STATE, EXPECTATIONS AND SELF-FULFILLING PROPHECIES

  • Understand how leaders unconsciously communicate positive and negative expectations to employees; and how employees meet those expectations.
  • Manage four aspects of your approach to employees to ensure that you communicate positive expectations.
  • Gain and regain composure which affects leaders’ perceptions and reactions.
  • Identify and break through limiting expectations about yourself, your employees and what you can achieve as a leader.
  • Maintain friendly neutrality in the most difficult situations.

RAPPORT AND TRUST

  • Establish rapport and trust instantly.
  • Use verbal and nonverbal techniques to open, calm or motivate.

CREDIBILITY

  • Communicate credibility by demonstrating four qualities in any transaction; then cultivate them over time.

ACTIVE LISTENING

  • Use feedback, open questions and silence to build relationships and gather pertinent information.

ASSERTIVENESS

  • When you have to deliver bad news or deal with sensitive issues, do it skilfully.
  • Discover to what extent you choose to use your influence assertively, aggressively, passively or passive aggressively.
  • Adopt a more assertive approach progressively, over time.

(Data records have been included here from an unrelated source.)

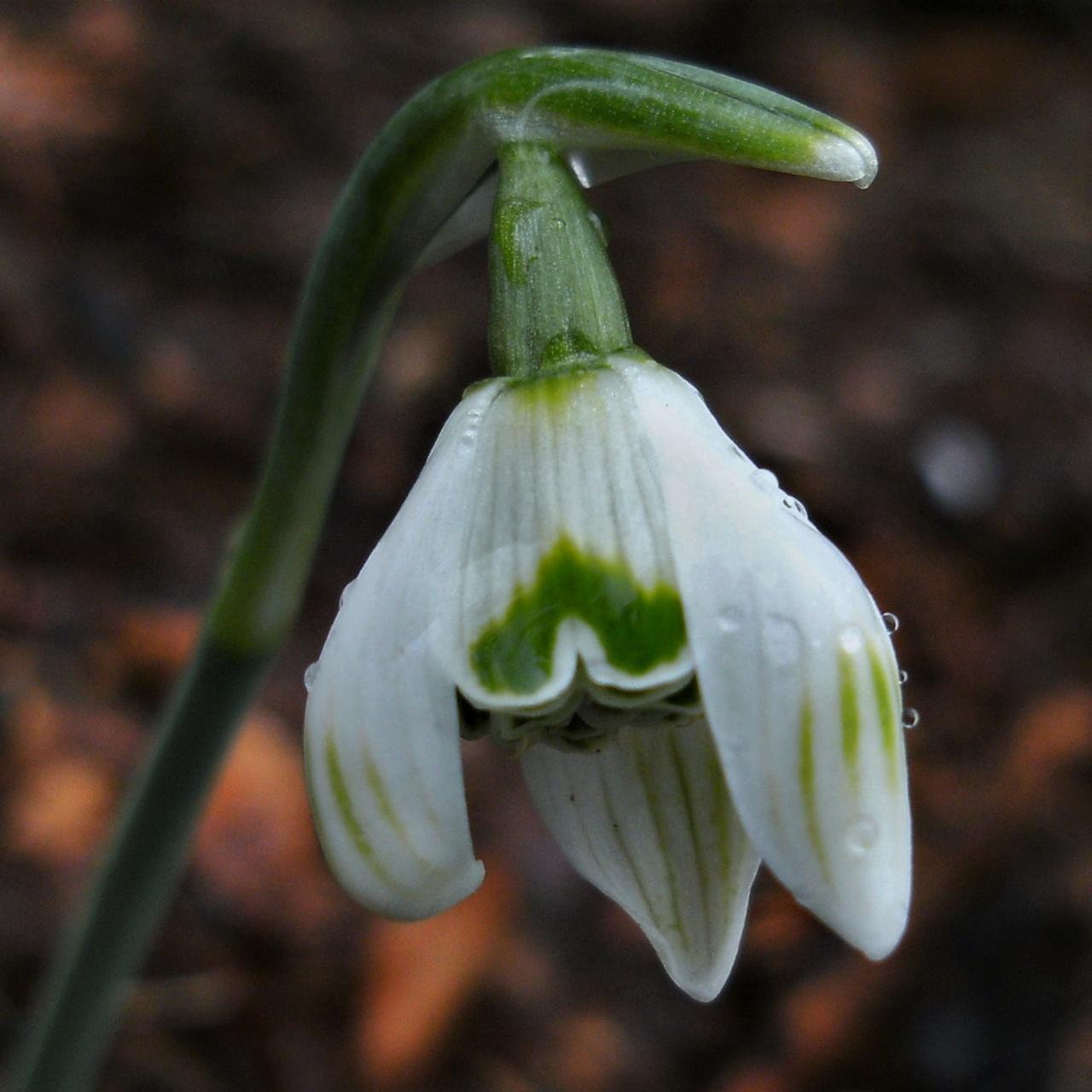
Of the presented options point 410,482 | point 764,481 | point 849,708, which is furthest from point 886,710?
point 410,482

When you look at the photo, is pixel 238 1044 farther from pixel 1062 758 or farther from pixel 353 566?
pixel 1062 758

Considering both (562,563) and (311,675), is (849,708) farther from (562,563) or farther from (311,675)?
(311,675)

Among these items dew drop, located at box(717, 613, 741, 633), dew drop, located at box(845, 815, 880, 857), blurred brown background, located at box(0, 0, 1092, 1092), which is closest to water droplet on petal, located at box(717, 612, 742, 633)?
dew drop, located at box(717, 613, 741, 633)

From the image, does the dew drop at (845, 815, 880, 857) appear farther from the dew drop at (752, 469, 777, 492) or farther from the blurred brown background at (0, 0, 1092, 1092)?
the blurred brown background at (0, 0, 1092, 1092)

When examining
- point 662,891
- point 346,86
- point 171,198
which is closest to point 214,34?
point 346,86

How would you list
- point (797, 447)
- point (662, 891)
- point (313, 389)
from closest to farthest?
point (662, 891)
point (313, 389)
point (797, 447)

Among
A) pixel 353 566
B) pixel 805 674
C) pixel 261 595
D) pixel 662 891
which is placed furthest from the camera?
pixel 353 566

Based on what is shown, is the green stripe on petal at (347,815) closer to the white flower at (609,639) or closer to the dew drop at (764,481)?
the white flower at (609,639)

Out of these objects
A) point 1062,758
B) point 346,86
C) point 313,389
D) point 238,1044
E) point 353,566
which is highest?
point 346,86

READING PEOPLE AND ADAPTING I:  COMMUNICATION MODES

  • Discover to what extent you prefer the visual, auditory or kinesthetic modes in communication; and the serial or parallel way of mentally processing information.
  • Recognize and adapt your leadership approach to the preferred communication modes and mental processes of your employees.

CORRECTIVE FEEDBACK

  • Provide corrective feedback in a clear and respectful way, leaving the employee committed to the corrective action and motivated.

PERSUASION

  • Win employees over by framing messages in terms of their interests.
  • Win employees back once you have lost their commitment for any reason.
  • Sell your ideas by presenting them in a persuasive and compelling way.
  • Explore the fundamentals of persuasion.

MOTIVATION

  • Distinguish between what motivates employees and what only dissatisfies them (and why managers confuse them).
  • Discover the top 4 “universal” motivators; then, ensure that both you and your employees are regularly inspired by the universal motivators.